Солнечный луч, игравший на отполированной до зеркального блеска поверхности стола Марка, казался Ариане единственным живым и беззащитным существом в его кабинете. Она стояла перед ним, стараясь дышать ровно и глубоко, но каждый вдох давался с трудом, словно воздух в этом помещении был густым и тяжелым, как сироп.

Память коварно подбросила ей другой образ: солнечное утро в его пентхаусе, где тот же самый свет заливал его обнаженные плечи, когда он стоял на кухне, готовя ей кофе. Тогда его движения были лишены привычной резкости, а взгляд, встречаясь с ее глазами, не скалывал лед, а оттаивал, становясь почти теплым. Он молча протянул ей кружку, и их пальцы соприкоснулись.

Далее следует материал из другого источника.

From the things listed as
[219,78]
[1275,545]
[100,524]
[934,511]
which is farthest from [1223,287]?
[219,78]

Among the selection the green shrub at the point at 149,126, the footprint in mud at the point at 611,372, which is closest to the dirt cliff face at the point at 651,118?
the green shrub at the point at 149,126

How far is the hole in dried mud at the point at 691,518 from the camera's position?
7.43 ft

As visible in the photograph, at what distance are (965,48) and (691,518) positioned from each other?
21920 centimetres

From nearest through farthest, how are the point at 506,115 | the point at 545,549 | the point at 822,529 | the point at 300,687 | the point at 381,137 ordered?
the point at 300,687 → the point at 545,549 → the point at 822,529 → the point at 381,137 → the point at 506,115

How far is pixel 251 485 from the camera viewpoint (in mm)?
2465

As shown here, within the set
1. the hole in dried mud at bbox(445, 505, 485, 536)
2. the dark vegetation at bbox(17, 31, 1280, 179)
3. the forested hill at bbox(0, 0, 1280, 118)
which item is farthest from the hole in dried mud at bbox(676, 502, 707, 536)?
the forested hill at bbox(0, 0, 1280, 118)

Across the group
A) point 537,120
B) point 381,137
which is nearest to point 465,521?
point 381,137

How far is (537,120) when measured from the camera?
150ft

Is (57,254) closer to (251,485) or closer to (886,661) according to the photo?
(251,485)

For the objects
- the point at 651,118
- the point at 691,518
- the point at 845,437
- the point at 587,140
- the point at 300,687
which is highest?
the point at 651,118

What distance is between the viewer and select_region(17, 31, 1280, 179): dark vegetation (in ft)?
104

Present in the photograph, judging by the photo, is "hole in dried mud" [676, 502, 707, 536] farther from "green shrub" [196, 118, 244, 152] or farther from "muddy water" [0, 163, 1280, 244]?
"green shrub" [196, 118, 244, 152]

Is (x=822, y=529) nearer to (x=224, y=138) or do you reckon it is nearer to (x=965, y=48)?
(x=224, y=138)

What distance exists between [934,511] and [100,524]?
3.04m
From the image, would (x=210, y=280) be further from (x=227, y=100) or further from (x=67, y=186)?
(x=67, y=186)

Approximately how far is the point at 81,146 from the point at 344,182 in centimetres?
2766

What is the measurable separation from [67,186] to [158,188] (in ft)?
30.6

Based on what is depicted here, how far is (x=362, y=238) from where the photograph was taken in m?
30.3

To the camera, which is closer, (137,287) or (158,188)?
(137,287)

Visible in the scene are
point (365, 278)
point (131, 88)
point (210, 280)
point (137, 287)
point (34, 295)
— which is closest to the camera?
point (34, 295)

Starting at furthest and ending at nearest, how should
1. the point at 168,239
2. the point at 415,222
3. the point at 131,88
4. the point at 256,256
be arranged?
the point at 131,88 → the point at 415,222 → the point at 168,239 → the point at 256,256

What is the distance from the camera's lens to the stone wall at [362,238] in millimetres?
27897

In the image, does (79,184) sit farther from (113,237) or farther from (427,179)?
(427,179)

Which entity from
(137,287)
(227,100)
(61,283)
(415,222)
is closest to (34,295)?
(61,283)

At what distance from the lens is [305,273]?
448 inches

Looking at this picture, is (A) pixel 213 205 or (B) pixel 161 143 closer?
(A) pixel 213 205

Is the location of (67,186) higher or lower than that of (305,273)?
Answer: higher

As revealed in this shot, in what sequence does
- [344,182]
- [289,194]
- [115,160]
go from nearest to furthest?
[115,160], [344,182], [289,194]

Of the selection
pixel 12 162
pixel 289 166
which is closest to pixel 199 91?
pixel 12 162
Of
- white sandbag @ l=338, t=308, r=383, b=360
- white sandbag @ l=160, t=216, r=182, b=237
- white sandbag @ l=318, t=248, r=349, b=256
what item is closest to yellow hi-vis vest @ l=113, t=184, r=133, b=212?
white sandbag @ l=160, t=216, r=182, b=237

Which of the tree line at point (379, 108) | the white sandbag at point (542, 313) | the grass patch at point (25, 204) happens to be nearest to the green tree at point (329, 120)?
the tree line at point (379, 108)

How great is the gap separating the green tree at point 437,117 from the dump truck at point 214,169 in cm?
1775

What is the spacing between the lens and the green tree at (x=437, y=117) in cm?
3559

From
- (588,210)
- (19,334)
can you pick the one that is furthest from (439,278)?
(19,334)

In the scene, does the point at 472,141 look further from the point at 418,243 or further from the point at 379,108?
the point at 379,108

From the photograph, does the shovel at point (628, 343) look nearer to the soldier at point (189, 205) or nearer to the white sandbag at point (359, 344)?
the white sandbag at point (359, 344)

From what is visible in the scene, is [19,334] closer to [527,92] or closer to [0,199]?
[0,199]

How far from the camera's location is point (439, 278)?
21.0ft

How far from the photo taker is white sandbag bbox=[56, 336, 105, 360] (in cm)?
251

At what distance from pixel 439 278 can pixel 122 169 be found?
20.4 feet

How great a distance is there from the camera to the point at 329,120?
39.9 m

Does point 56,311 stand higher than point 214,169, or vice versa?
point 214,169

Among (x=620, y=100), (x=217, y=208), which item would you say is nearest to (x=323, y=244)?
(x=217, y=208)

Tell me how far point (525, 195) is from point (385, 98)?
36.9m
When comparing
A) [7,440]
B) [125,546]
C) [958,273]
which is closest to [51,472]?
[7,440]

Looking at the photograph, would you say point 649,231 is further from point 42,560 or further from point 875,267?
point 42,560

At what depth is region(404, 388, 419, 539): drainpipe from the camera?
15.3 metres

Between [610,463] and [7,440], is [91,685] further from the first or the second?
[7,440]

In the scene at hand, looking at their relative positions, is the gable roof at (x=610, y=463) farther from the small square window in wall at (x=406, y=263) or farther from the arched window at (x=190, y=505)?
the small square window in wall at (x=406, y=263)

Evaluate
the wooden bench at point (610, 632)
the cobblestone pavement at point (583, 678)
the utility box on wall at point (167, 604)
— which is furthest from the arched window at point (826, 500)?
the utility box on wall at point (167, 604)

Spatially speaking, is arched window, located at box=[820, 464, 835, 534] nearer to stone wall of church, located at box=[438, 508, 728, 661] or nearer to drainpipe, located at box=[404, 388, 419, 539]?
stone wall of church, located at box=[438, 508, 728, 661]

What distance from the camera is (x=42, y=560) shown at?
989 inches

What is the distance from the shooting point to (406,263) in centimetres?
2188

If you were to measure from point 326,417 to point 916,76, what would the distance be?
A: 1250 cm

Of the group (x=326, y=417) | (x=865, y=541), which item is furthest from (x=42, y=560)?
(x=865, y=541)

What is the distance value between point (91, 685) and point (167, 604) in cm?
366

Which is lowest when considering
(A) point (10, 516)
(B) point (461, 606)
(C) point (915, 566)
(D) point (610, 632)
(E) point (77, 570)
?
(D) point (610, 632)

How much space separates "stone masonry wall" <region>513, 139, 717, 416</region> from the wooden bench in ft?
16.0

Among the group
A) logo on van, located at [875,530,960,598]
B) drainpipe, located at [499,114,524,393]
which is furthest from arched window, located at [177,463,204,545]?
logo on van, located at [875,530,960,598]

Это воспоминание было таким ярким и таким болезненным сейчас, когда между ними снова выросла стена из стекла, стали и субординации. Он даже улыбнулся тогда, уголки его губ дрогнули в неуверенной, почти застенчивой улыбке, увидев, как она уткнулась носом в кружку, вдыхая аромат. Эта улыбка стоила для нее больше, чем все его последующие дорогие подарки. Она была доказательством того, что под маской безжалостного дельца скрывается кто-то настоящий. И теперь, глядя на его каменное, отстраненное лицо, ей хотелось крикнуть: "Куда ты делся? Вернись!"

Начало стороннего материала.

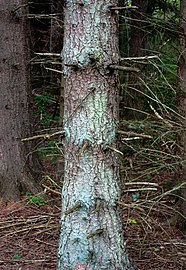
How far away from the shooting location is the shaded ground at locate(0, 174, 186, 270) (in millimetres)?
4777

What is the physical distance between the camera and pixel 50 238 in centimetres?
549

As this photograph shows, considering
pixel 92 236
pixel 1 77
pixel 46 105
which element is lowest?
pixel 46 105

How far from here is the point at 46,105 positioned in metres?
11.9

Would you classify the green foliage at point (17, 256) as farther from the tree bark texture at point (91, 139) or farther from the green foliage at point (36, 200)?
the green foliage at point (36, 200)

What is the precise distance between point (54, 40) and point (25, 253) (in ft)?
19.3

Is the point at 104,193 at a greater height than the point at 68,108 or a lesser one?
lesser

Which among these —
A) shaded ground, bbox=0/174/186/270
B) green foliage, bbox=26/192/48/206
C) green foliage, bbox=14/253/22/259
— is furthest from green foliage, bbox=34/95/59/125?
green foliage, bbox=14/253/22/259

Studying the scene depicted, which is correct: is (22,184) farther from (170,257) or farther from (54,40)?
(54,40)

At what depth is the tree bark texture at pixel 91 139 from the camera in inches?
149

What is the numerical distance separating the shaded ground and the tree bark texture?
0.47 metres

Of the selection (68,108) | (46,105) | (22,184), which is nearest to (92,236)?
(68,108)

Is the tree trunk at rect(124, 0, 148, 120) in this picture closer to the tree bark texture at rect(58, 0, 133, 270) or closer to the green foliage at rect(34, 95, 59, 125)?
the green foliage at rect(34, 95, 59, 125)

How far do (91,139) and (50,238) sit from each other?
6.74ft

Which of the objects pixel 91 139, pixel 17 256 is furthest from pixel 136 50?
pixel 91 139
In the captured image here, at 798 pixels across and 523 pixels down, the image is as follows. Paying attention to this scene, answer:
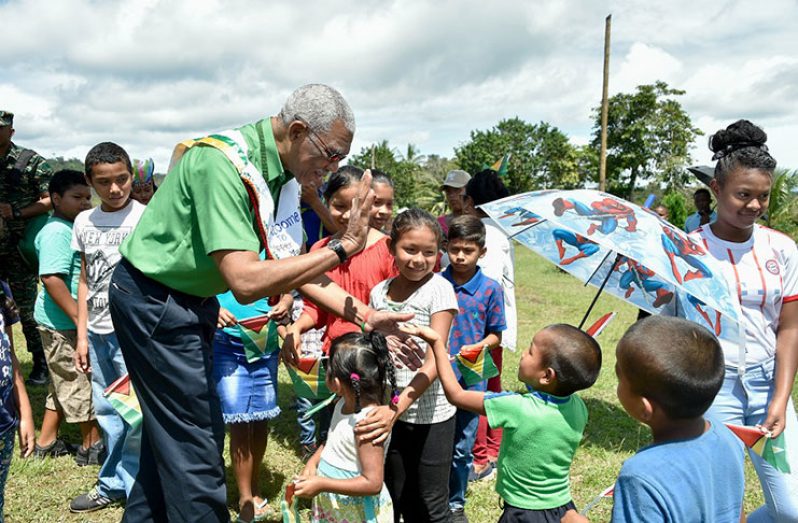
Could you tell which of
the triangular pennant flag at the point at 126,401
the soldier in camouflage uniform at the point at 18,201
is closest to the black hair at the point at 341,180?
the triangular pennant flag at the point at 126,401

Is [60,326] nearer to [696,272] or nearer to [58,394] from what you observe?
[58,394]

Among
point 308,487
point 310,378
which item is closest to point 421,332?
point 308,487

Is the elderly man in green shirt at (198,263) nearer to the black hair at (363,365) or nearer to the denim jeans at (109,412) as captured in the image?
the black hair at (363,365)

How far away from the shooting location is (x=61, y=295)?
383cm

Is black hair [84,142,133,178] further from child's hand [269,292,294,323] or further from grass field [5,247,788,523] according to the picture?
grass field [5,247,788,523]

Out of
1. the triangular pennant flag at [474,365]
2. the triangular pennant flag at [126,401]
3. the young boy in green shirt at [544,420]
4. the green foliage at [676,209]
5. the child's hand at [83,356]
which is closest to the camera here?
the young boy in green shirt at [544,420]

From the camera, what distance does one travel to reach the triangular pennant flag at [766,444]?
8.48ft

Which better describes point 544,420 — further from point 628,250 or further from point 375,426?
point 628,250

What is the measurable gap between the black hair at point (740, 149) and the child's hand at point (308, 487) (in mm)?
2209

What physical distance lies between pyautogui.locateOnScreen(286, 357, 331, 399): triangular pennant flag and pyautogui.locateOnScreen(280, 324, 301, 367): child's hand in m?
0.03

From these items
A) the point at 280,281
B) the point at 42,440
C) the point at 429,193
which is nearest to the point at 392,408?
the point at 280,281

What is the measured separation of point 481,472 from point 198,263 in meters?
2.77

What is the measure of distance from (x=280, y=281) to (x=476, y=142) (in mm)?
41385

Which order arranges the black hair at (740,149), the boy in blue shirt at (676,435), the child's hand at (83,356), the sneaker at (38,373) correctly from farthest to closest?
the sneaker at (38,373) < the child's hand at (83,356) < the black hair at (740,149) < the boy in blue shirt at (676,435)
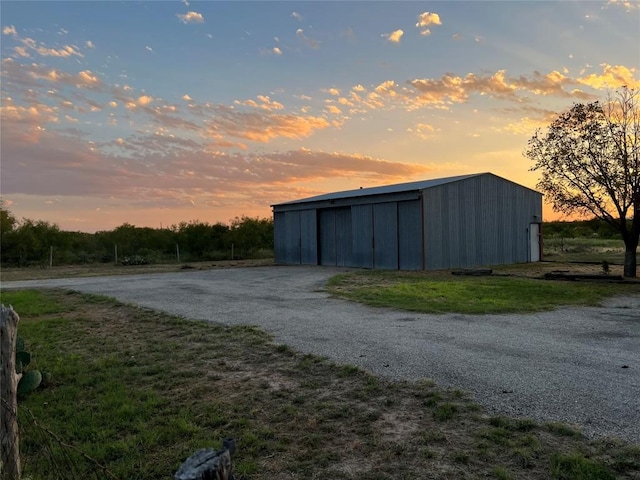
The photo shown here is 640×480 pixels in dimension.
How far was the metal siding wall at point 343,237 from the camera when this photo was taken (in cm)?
2361

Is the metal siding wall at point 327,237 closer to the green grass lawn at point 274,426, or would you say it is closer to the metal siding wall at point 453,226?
the metal siding wall at point 453,226

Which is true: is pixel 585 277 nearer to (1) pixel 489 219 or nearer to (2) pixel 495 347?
(1) pixel 489 219

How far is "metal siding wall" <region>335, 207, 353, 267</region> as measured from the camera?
2361 centimetres

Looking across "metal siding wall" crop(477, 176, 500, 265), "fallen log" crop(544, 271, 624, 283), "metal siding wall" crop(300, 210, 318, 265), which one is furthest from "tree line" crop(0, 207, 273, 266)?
"fallen log" crop(544, 271, 624, 283)

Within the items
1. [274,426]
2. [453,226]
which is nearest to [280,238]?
[453,226]

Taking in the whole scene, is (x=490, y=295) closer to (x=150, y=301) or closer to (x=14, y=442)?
(x=150, y=301)

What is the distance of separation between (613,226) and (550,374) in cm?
1430

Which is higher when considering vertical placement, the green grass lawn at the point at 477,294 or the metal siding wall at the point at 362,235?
the metal siding wall at the point at 362,235

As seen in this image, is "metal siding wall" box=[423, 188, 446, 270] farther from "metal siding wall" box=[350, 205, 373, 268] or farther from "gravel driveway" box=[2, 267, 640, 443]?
"gravel driveway" box=[2, 267, 640, 443]

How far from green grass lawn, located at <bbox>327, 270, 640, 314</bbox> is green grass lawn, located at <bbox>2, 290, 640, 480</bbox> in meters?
4.92

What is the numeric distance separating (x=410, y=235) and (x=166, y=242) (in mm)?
22707

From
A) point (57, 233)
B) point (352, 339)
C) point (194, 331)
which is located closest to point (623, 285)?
point (352, 339)

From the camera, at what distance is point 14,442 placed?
3004 mm

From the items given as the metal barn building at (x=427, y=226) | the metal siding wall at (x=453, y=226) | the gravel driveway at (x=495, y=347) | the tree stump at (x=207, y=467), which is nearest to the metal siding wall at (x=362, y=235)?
the metal barn building at (x=427, y=226)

Но она молчала. Потому что правила игры были установлены им же. Работа есть работа. А те редкие, украденные у реальности моменты близости должны были оставаться за дверью этого кабинета. И все же, где-то глубоко внутри теплилась надежда, что он тоже помнит то утро. Что где-то там, под толщей льда, тлеет тот самый человек, который смотрел на нее не как на сотрудника, а как на женщину, с которой он делил тишину и утренний кофе.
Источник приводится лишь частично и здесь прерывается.